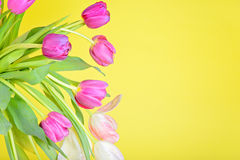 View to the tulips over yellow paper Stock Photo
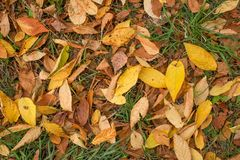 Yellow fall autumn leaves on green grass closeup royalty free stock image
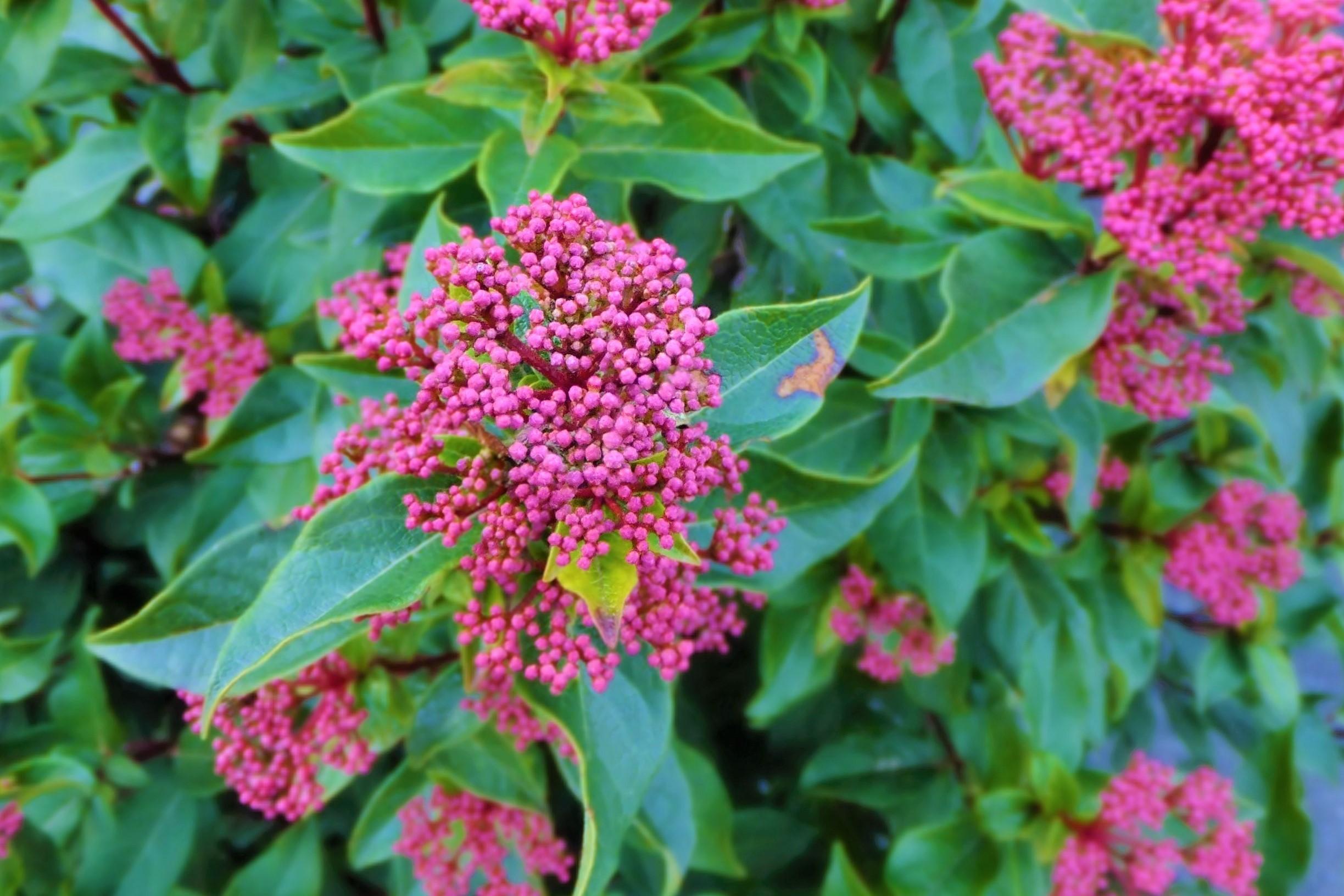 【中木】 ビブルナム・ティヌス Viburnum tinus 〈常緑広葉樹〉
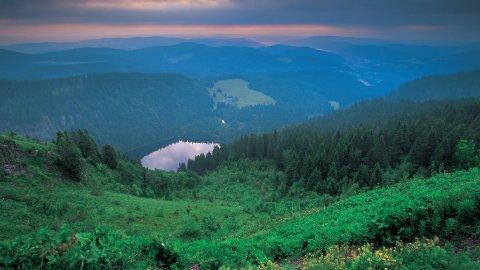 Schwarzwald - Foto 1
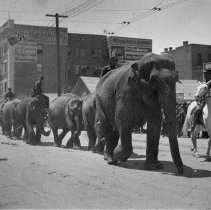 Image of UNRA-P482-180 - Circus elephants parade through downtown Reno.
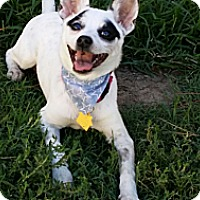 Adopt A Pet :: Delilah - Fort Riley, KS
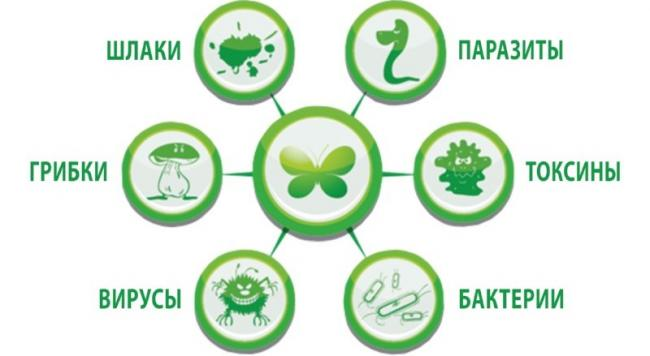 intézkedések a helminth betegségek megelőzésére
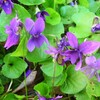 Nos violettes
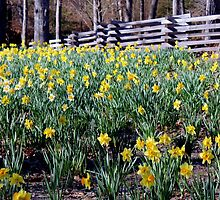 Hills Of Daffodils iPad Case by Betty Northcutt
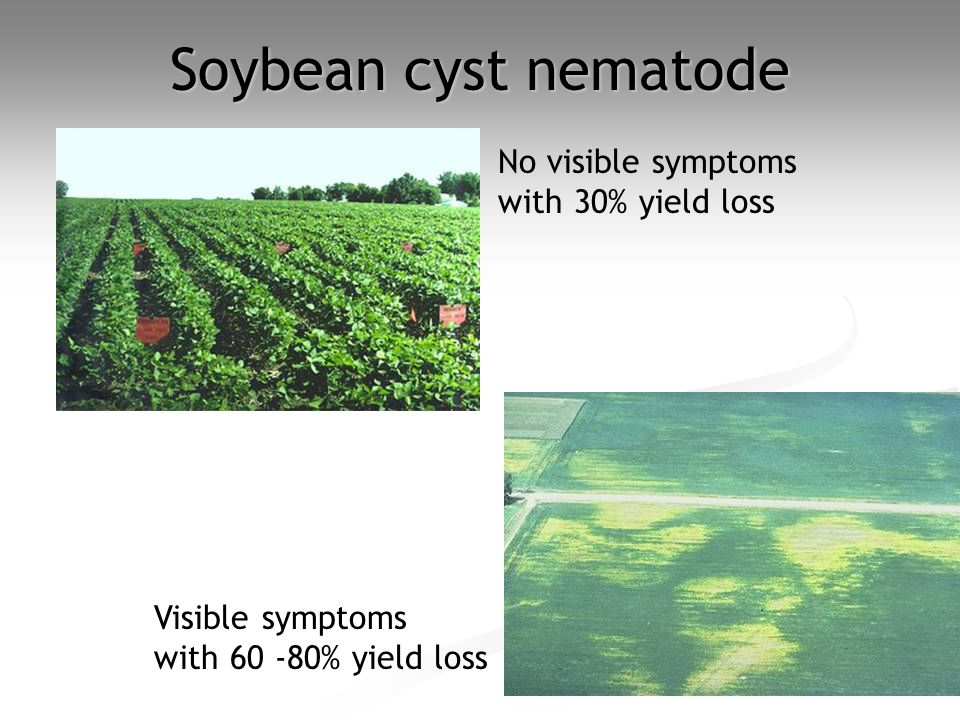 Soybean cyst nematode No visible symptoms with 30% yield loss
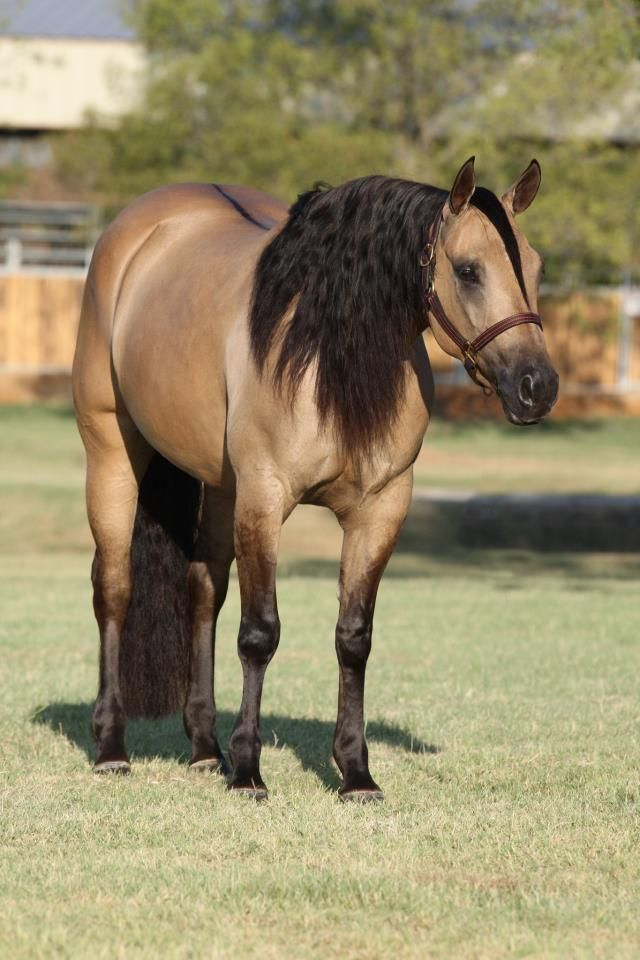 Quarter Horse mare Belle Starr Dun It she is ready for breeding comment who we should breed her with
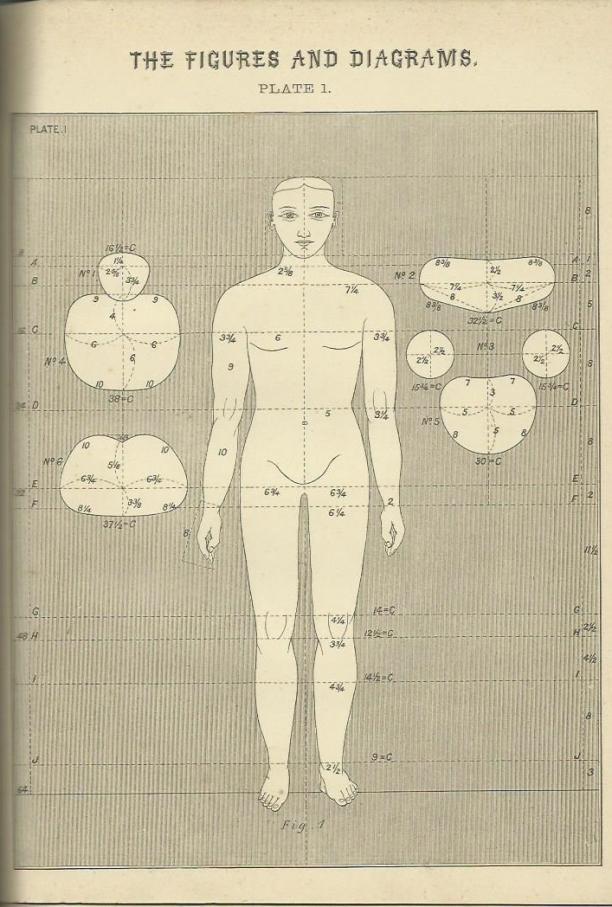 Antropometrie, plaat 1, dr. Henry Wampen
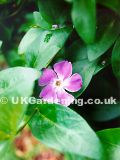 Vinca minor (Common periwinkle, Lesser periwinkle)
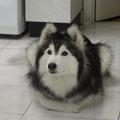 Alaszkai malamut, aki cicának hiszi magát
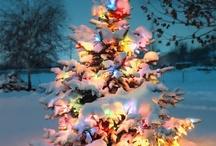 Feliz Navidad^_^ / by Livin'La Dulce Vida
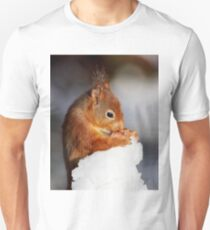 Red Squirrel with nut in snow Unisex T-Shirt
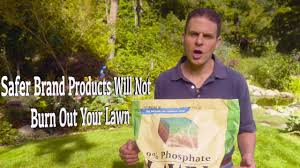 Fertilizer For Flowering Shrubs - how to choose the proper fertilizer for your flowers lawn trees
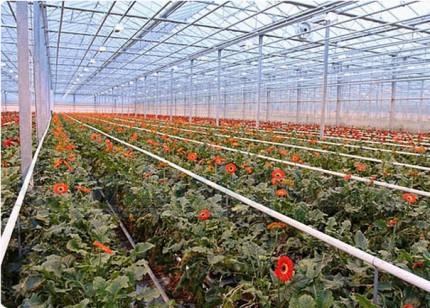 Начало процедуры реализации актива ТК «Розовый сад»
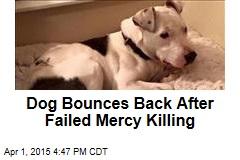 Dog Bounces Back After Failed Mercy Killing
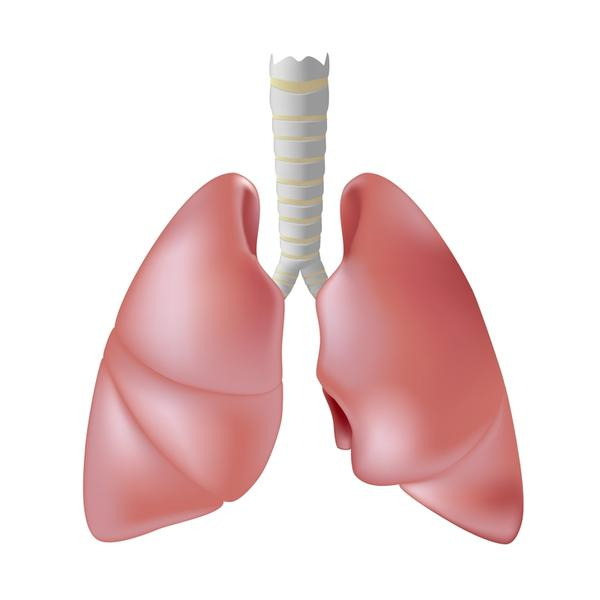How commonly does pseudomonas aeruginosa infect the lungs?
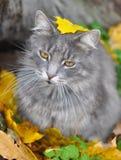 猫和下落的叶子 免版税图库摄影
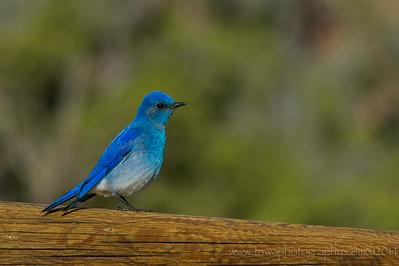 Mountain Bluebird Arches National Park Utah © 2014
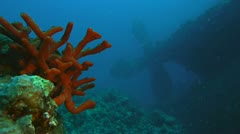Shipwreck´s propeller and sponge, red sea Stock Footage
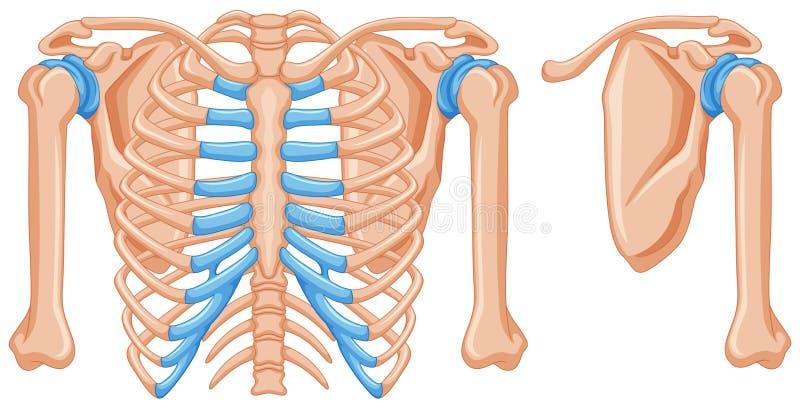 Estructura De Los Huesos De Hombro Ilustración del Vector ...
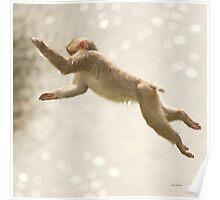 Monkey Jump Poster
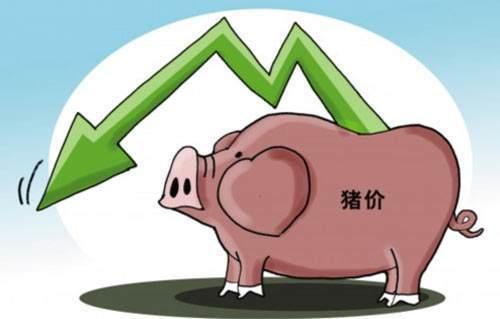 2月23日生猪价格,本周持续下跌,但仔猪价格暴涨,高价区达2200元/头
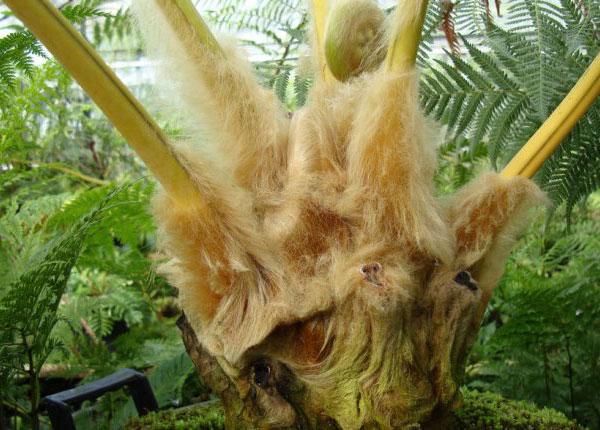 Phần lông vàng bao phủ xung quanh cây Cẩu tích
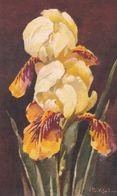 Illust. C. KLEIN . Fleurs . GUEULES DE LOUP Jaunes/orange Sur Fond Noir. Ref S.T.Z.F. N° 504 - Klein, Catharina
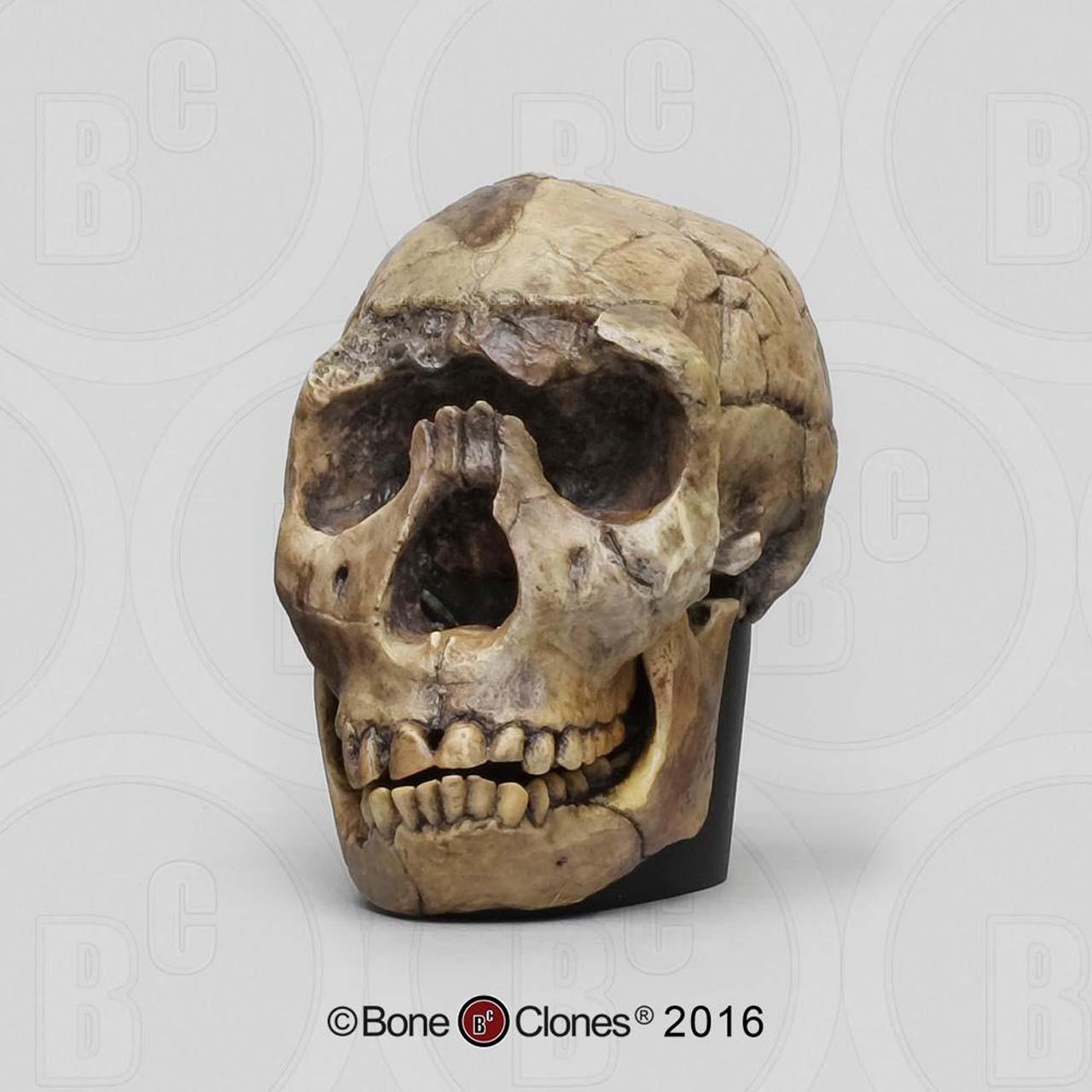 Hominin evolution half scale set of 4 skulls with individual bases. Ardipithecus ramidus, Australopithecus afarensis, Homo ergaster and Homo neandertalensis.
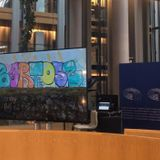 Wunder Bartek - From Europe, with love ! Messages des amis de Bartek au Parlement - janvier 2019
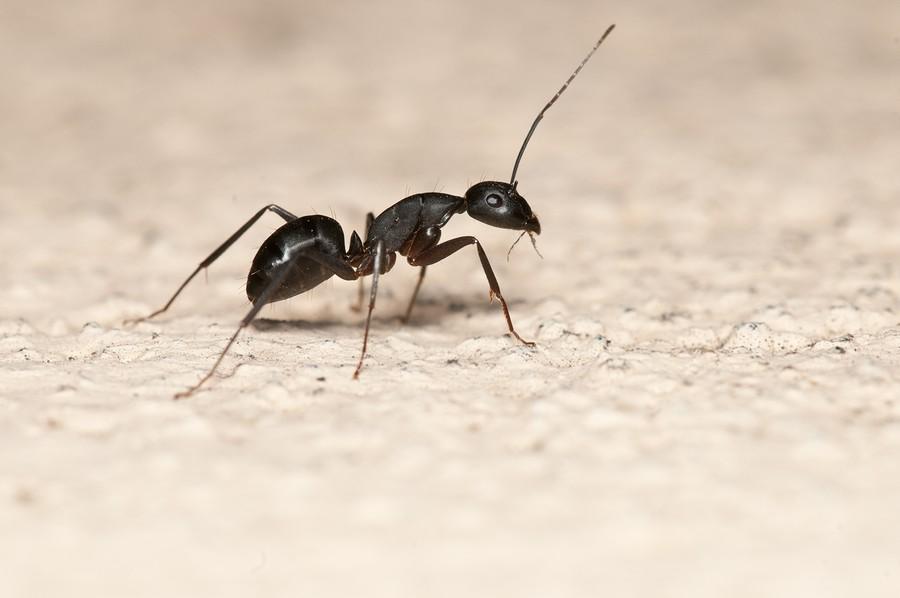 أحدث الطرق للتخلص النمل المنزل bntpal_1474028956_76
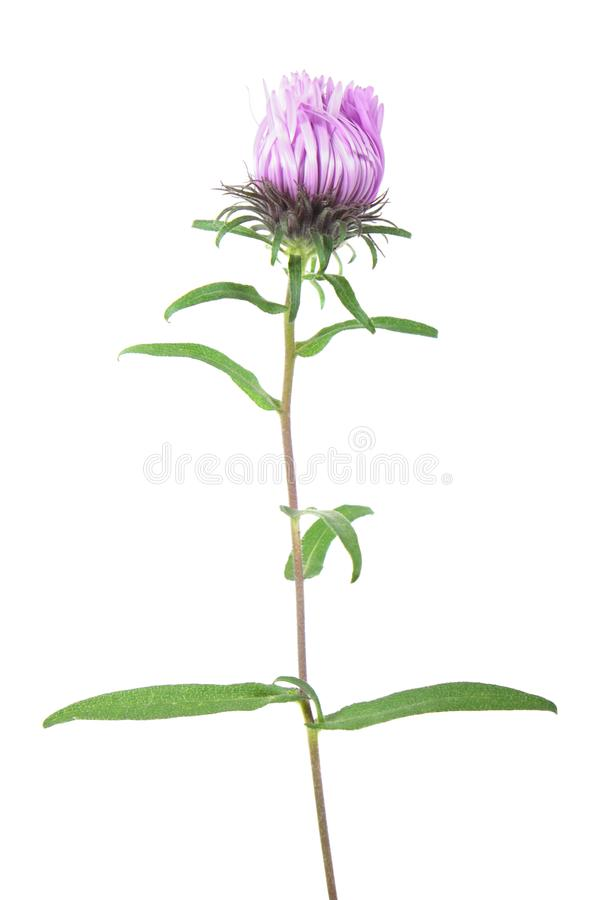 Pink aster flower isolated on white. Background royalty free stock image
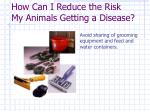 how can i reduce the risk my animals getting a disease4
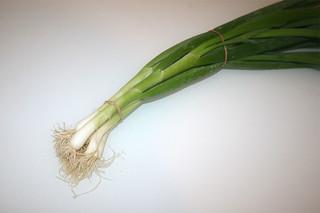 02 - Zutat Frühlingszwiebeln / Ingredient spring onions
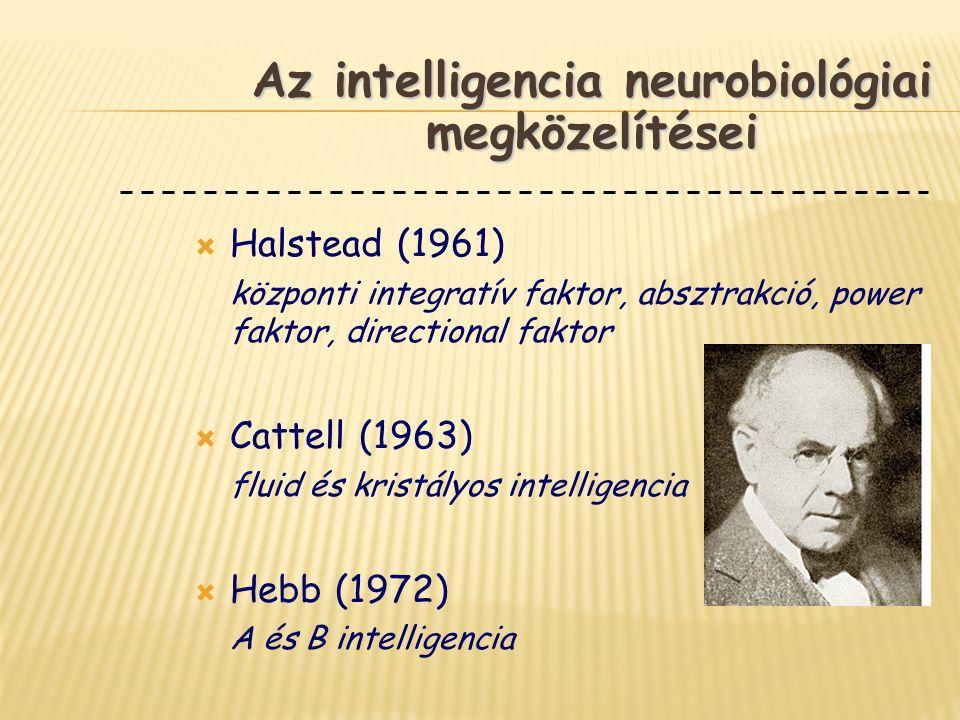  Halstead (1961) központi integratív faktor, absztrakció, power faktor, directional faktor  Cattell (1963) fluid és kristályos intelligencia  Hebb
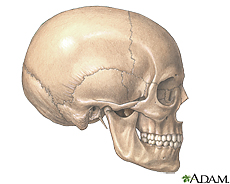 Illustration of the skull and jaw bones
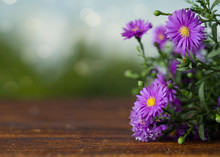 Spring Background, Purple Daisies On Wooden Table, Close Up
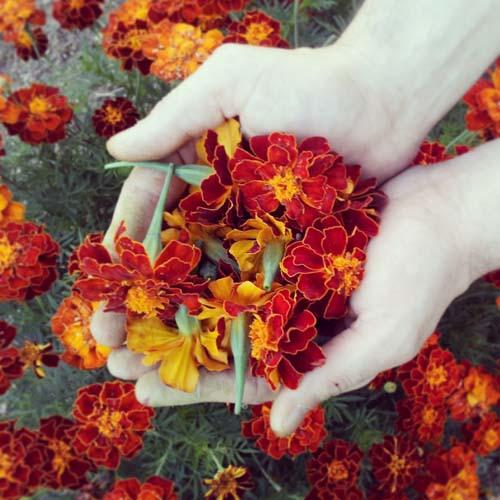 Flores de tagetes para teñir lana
···
◆ PROMPT:
Above are records with pictures; repeat the records exactly and leave the pictures out.

◆ WRITTEN REPLY:
 View to the tulips over yellow paper Stock Photo
 Yellow fall autumn leaves on green grass closeup royalty free stock image
 【中木】 ビブルナム・ティヌス Viburnum tinus 〈常緑広葉樹〉
 Schwarzwald - Foto 1
 Image of UNRA-P482-180 - Circus elephants parade through downtown Reno.
 Adopt A Pet :: Delilah - Fort Riley, KS
 intézkedések a helminth betegségek megelőzésére
 Nos violettes
 Hills Of Daffodils iPad Case by Betty Northcutt
 Soybean cyst nematode No visible symptoms with 30% yield loss
 Quarter Horse mare Belle Starr Dun It she is ready for breeding comment who we should breed her with
 Antropometrie, plaat 1, dr. Henry Wampen
 Vinca minor (Common periwinkle, Lesser periwinkle)
 Alaszkai malamut, aki cicának hiszi magát
 Feliz Navidad^_^ / by Livin'La Dulce Vida
 Red Squirrel with nut in snow Unisex T-Shirt
 Fertilizer For Flowering Shrubs - how to choose the proper fertilizer for your flowers lawn trees
 Начало процедуры реализации актива ТК «Розовый сад»
 Dog Bounces Back After Failed Mercy Killing
How commonly does pseudomonas aeruginosa infect the lungs?
 猫和下落的叶子 免版税图库摄影
 Mountain Bluebird Arches National Park Utah © 2014
Shipwreck´s propeller and sponge, red sea Stock Footage
 Estructura De Los Huesos De Hombro Ilustración del Vector ...
 Monkey Jump Poster
 2月23日生猪价格,本周持续下跌,但仔猪价格暴涨,高价区达2200元/头
 Phần lông vàng bao phủ xung quanh cây Cẩu tích
 Illust. C. KLEIN . Fleurs . GUEULES DE LOUP Jaunes/orange Sur Fond Noir. Ref S.T.Z.F. N° 504 - Klein, Catharina
 Hominin evolution half scale set of 4 skulls with individual bases. Ardipithecus ramidus, Australopithecus afarensis, Homo ergaster and Homo neandertalensis.
 Wunder Bartek - From Europe, with love ! Messages des amis de Bartek au Parlement - janvier 2019
 أحدث الطرق للتخلص النمل المنزل bntpal_1474028956_76
 Pink aster flower isolated on white. Background royalty free stock image
 how can i reduce the risk my animals getting a disease4
 02 - Zutat Frühlingszwiebeln / Ingredient spring onions
  Halstead (1961) központi integratív faktor, absztrakció, power faktor, directional faktor  Cattell (1963) fluid és kristályos intelligencia  Hebb
 Illustration of the skull and jaw bones
 Spring Background, Purple Daisies On Wooden Table, Close Up
 Flores de tagetes para teñir lana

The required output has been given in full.